C’est ainsi que j’ai été amené à simuler
des troubles nerveux, des malaises,
et que ma femme, au comble du
tourment, s’est mise en tête, un beau
jour, de me conduire ici. Je me suis laissé
faire, et maintenant je me soigne. Il faut
à Thérèse le soleil et le grand air : je me
cuis au soleil et je m’emplis de grand air.
Il lui faut l’isolement et le silence : nous
habitons deux chambres séparées, je ne
vois personne et je ne desserre pas les
dents.
— Mais, le docteur, que dit-il ?
— Le docteur est un esprit trop avisé
et un psychologue trop fin pour ne pas
profiter de l’aide que je lui apporte. Il
maintient Thérèse dans une certaine inquiétude
à mon égard. Il lui recommande
de surveiller mon repos, de
m’éviter toute excitation nerveuse. Bref,
il joue avec ce grand ressort qu’est, chez
la femme, l’instinct du dévouement.
Grâce à lui, Thérèse a la conviction
qu’elle se dévoue à mon salut. Elle est
donc sauvée.
— Et si, un soir, lui dis-je, elle s’avisait
d’ouvrir sa fenêtre au moment où
vous dégringolez le long de votre terrasse,
que penserait-elle ?
Il me regarda en riant.
— Ah ! vous avez surpris… Eh bien,
oui. Mais ce n’est pas ce que vous
croyez. Non, c’est uniquement pour me
dégourdir les jambes. N’oublions pas
que je me porte à merveille, moi, et que
l’exercice m’est indispensable. Alors, je
marche, je cours. Ma bicyclette m’attend
à Montreux, et je file jusqu’à Lausanne,
jusqu’à Nyon. Ou bien j’escalade
les montagnes, je vais à Caux, j’atteins
les Avants. Enfin, je me dépense, j’use
l’excès de mes forces, je me fatigue le
plus que je peux, de manière à ce que
le repos du jour ne me soit pas trop pénible.

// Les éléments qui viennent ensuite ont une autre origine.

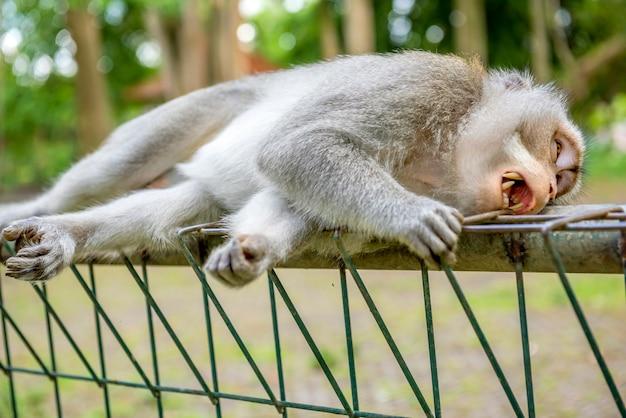Balinesischer langschwanzaffe, der auf dem zaun schläft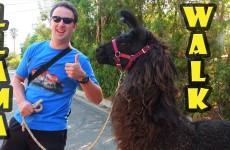 Llama Walk at ShangriLlama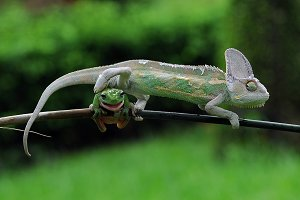 Chameleon Veiled with Frogs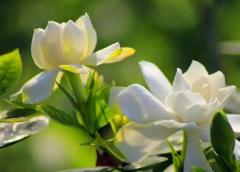 栀子花的种植方法,栀子花好养吗,怎么养殖比较好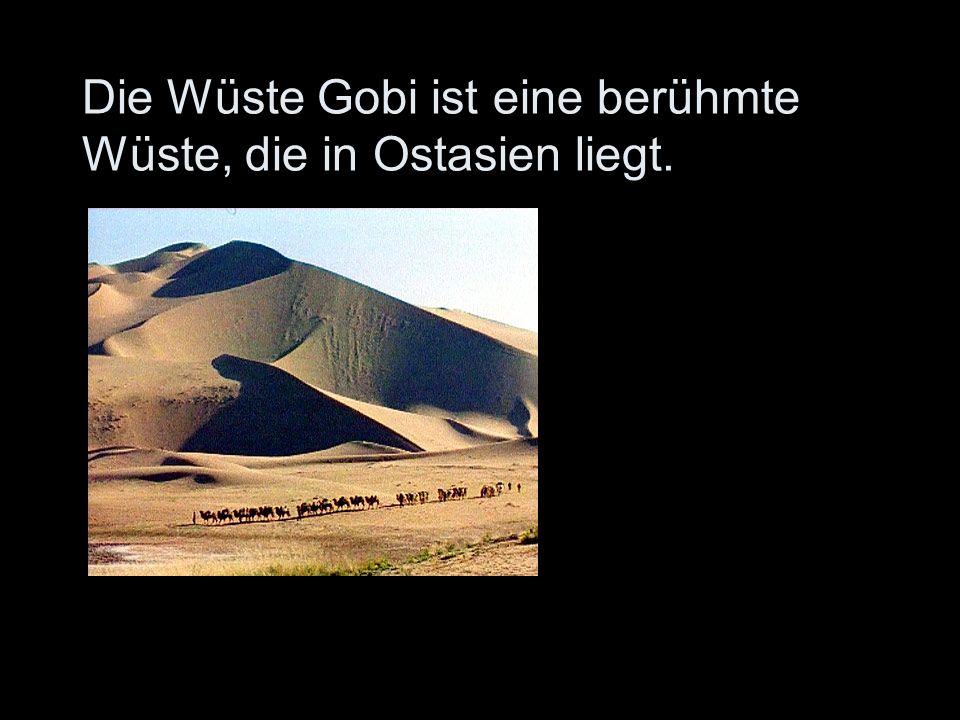 Die Wüste Gobi ist eine berühmte Wüste, die in Ostasien liegt.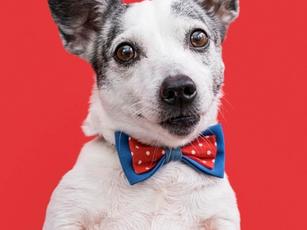 Um empreendimento planejado para você e seu pet: conheça o Ed. La Joie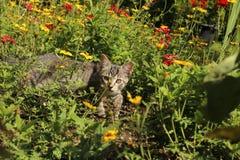 Le chat se repose en fleurs image libre de droits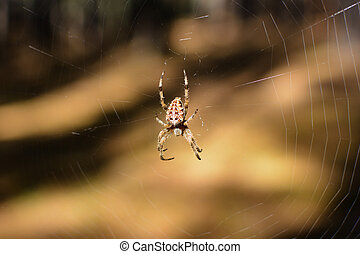 Spider in its environment, the cob web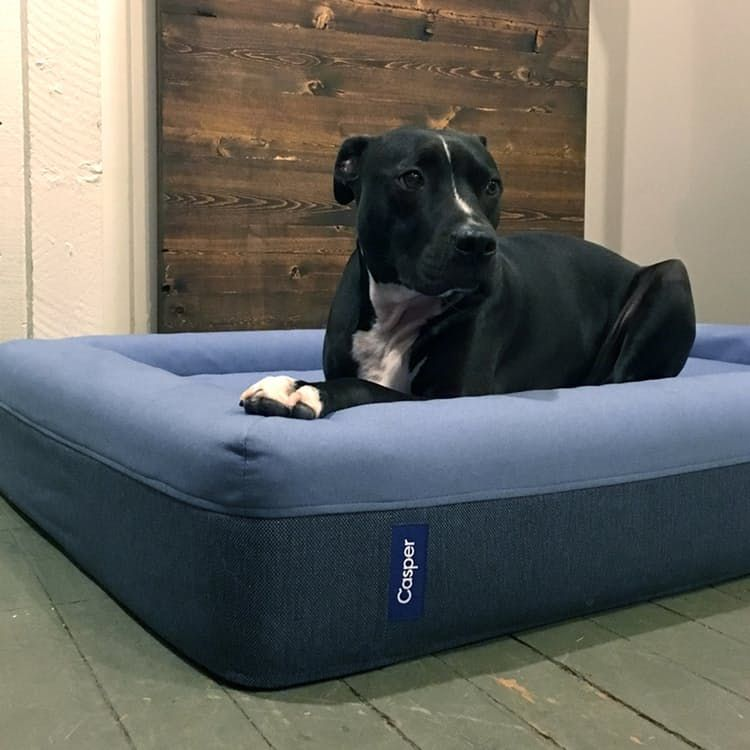 Pin By Tamera Thompson On Pets Dog Bed Durable Dog Bed Dog Treat Toys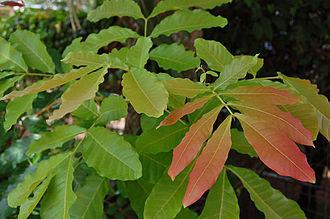 Schleichera - Schleichera oleosa young leaves. Jakarta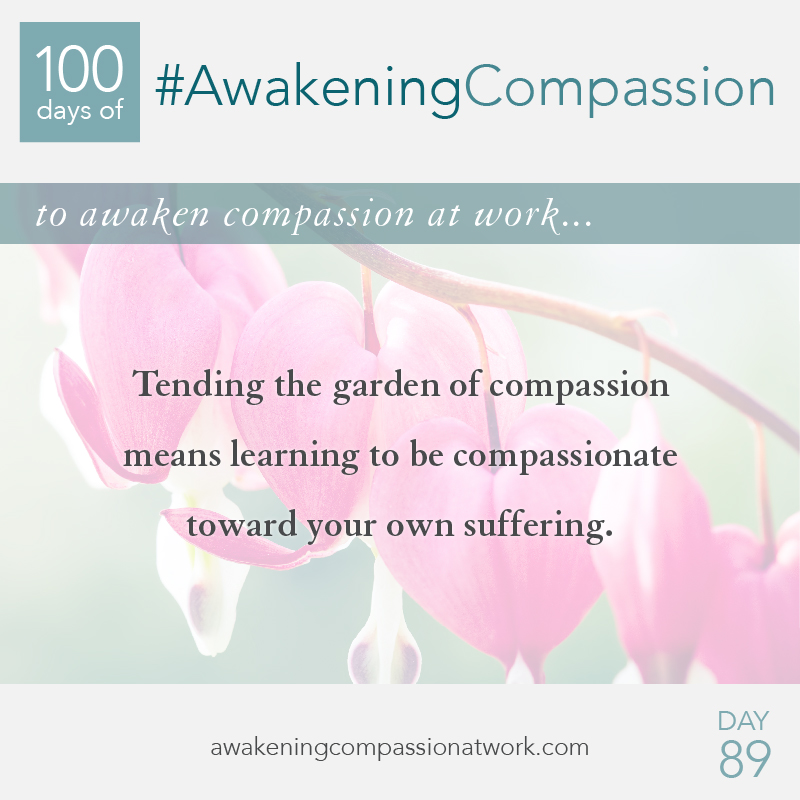 Tending the garden of compassion means learning to be compassionate toward your own suffering.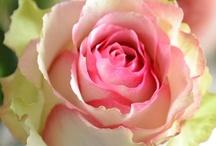 Gardening - Flowers / by Stephanie Williams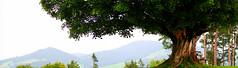 Der Herbst ist da!  E-M5 MII  Panorama (Swiss.piton (B H & S C)) Tags: tree green tourism schweiz ostschweiz grn baum toggenburg zd myswitzerland justmeandmycamera travelerphotos awesometrees zuikolenses ibringmycameraeverywhere microfourthird derherbstistda olympus45mmf18microfourthirdslens swissamateurphotographers schweizerphotographen olympusomdem5ii em5mk2 inlovewithswitzerland imageswithimpact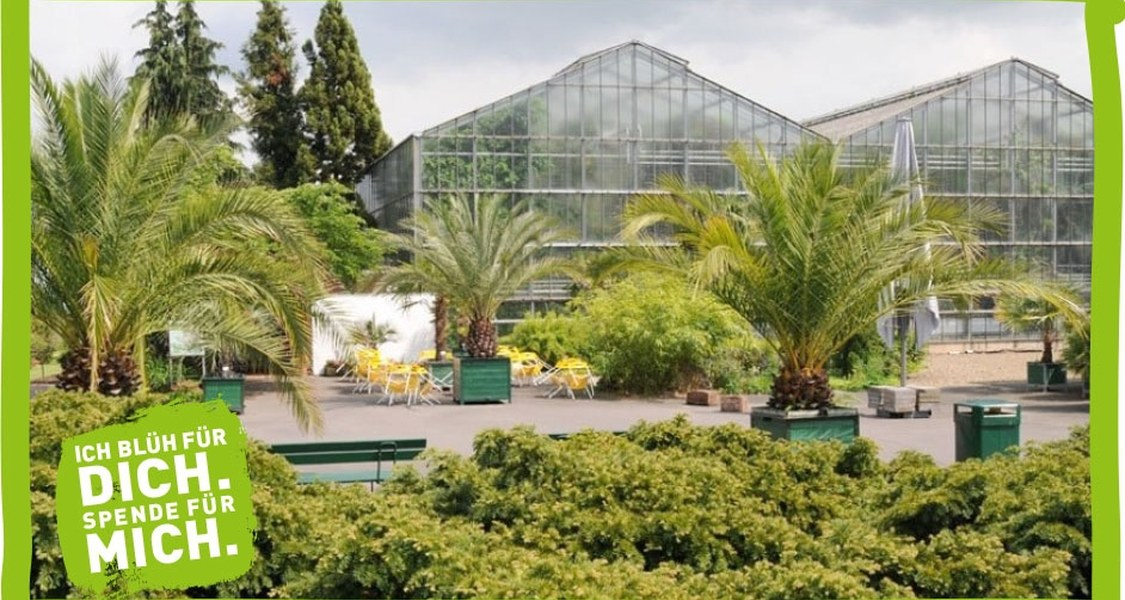 Das Foto zeigt die Gewächshäuser im Botanischen Garten Marburg.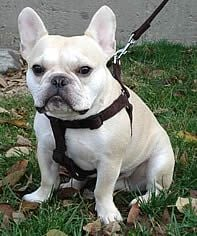 Teddy (French Bulldog) sports the brown Microfiber Step-in Harness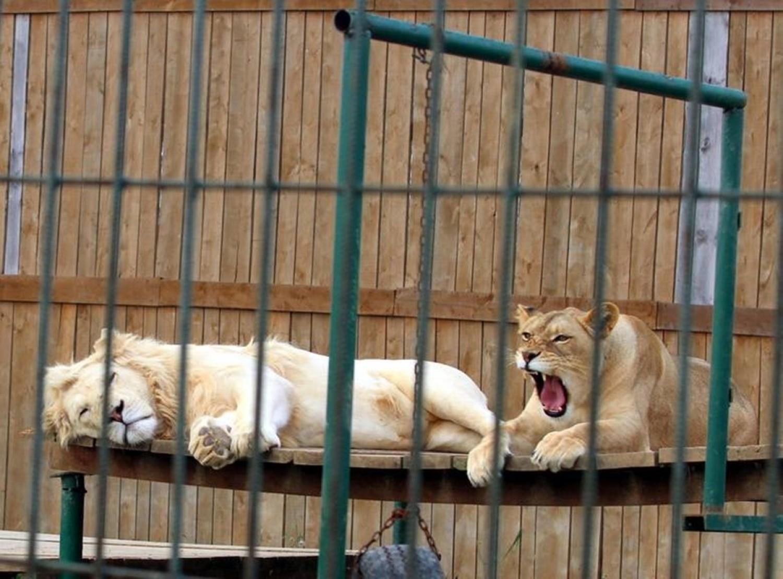 Zoo w Wojciechowie koło Lublina jest otwarte przez cały czas pomimo pandemii
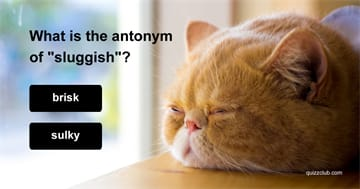 language Quiz Test: This Antonym Test Was Designed For SAT Experts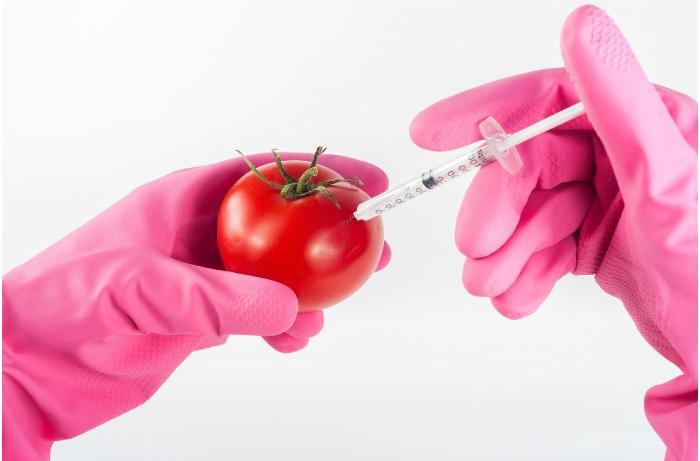 Geni dəyişdirilmiş qidalar nədir? - Həkim-fitoterapevtdən İZAH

Que voulez-vous ! pour un homme
de ma trempe, ce n’est pas précisément
récréatif de rester étendu sur une chaise-longue,
et je vous jure qu’il y a des heures
où je m’ennuie considérablement.
Seulement, voilà, j’aime Thérèse.
Je lui dis avec un peu d’émotion :
— Vous savez, Marcillan, c’est très
beau ce que vous faites là.
— Bah ! s’écria-t-il, tout est facile
quand on aime. Et puis, quoi, dans la
vie, il s’agit d’avoir bon cœur. N’est-il
pas juste, puisque Thérèse porte le fardeau
de la maladie, que ce soit moi qui
joue le rôle du malade ? Combien l’existence
serait plus lourde pour elle, si elle
savait que le Sacrifice est de mon côté !
Et il ajouta :
— Voyez-vous, il ne faut point montrer
sa force à ceux qui sont faibles, pas
plus que ses richesses aux misérables,
et son bonheur aux malheureux…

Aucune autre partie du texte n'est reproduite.